Key levels: The previous briefing's $73-$75 WTI target range has been achieved. Resistance now sits at $76.50-$77.50 on WTI, the zone that aligns with Brent approaching $80. A hold above $75.00 on a London morning close would confirm the new support base and open the path toward $78-$79. Support is now $73.00-$73.50, representing the overnight consolidation base. A break back below $72.00 would only occur on a genuine and credible de-escalation development - not on profit-taking alone.
US crude oil inventories saw a surprise increase of 3.0 million barrels during the week ending July. That inventory build is mildly bearish at the margin and would normally cap an oil rally, but in a session driven by Hormuz supply risk it is secondary noise rather than a directional signal.
XAU/USD GOLD
Gold is trading in a complex position this morning. Prices fell slightly on Thursday, remaining under pressure from a stronger dollar as renewed US-Iran tensions continued. World gold prices edged up slightly after hitting their lowest level in nearly a week. The current XAU/USD rate is in the $4,045-$4,070 area, having closed Wednesday near $4,050 after touching $4,030 intraday - the lowest level since July 2.
Gold's failure to rally on the second night of US airstrikes is the most analytically significant development in this instrument today. Two consecutive nights of strikes on Iranian military infrastructure, air raid sirens in Bahrain, and a declared naval blockade should, by any historical precedent, be driving gold materially higher. Instead, it is essentially flat to slightly negative. The explanation is the same dollar-rate mechanism that drove yesterday's divergence: markets are now pricing in at least one Federal Reserve interest rate hike by the end of 2026. The inflationary read-through of higher oil is suppressing gold through the rate-expectations channel even as the geopolitical channel argues for safe-haven demand.
The USDCHF-XAUUSD correlation of -0.64 from the June 23 CFTC report is the key structural lens. With USD/CHF holding near 0.8080-0.8090, the correlation continues to track correctly - dollar strength suppressing gold. For gold to break higher in a sustained way, either the dollar needs to soften meaningfully or the safe-haven bid needs to overwhelm the rate-expectations headwind. The second night of strikes has not achieved that.
China's central bank reported its largest monthly increase in gold reserves in over two and a half years in June. Uzbekistan also bought an additional 9 tonnes in June 2026, and experts predict central bank demand is likely to continue increasing in the second half of the year - seen as an important support keeping gold prices around $4,000 per ounce despite short-term correction pressure. That structural central bank bid provides a floor, but it does not generate momentum buying in the current session.
Directional bias: Neutral to cautiously bearish for the early London session. The path of least resistance is sideways with a downward tilt until either the dollar softens or a genuine geopolitical escalation triggers the safe-haven bid the market has thus far refused to express through gold. US CPI on July 14 is the next hard catalyst.

| DATASET ROWS |
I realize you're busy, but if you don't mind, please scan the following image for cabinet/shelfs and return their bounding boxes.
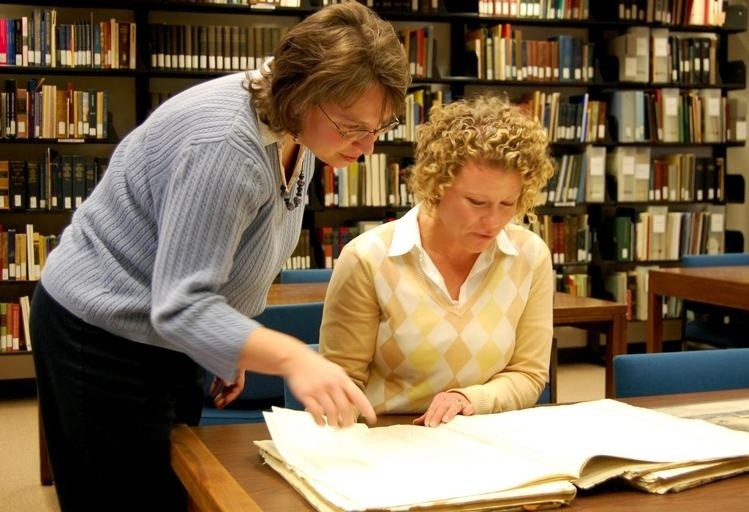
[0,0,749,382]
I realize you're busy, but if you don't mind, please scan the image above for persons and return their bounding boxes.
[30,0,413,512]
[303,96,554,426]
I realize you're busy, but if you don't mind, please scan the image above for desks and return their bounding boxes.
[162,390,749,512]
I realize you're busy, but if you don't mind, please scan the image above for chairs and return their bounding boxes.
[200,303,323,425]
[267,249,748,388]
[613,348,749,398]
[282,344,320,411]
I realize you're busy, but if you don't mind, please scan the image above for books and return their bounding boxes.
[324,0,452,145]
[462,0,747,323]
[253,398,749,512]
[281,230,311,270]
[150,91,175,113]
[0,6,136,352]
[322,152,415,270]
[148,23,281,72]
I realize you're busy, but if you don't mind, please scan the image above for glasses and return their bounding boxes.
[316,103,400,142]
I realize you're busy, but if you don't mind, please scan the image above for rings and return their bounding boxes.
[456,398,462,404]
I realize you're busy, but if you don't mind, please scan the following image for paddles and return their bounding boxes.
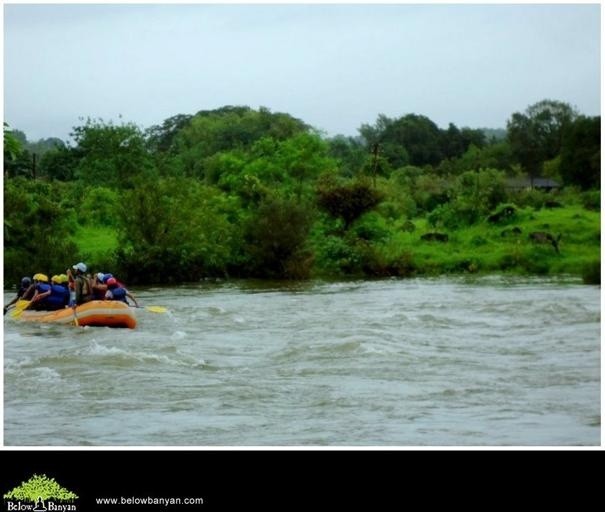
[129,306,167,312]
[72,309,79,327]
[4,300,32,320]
---
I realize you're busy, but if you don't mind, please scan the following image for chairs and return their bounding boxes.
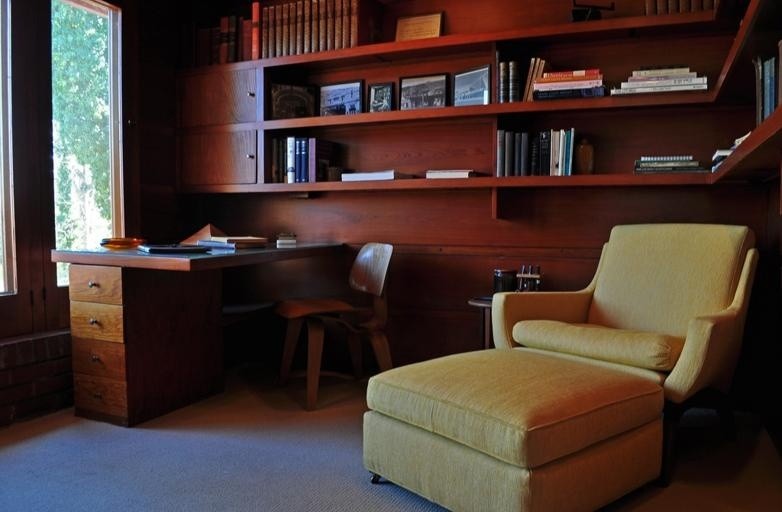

| WHAT IS NEEDED |
Repeat everything in the market briefing from "Key levels: The" down to "on profit-taking alone.". Work only from the market briefing, not from the material.

| RESULT FOR THIS EXERCISE |
Key levels: The previous briefing's $73-$75 WTI target range has been achieved. Resistance now sits at $76.50-$77.50 on WTI, the zone that aligns with Brent approaching $80. A hold above $75.00 on a London morning close would confirm the new support base and open the path toward $78-$79. Support is now $73.00-$73.50, representing the overnight consolidation base. A break back below $72.00 would only occur on a genuine and credible de-escalation development - not on profit-taking alone.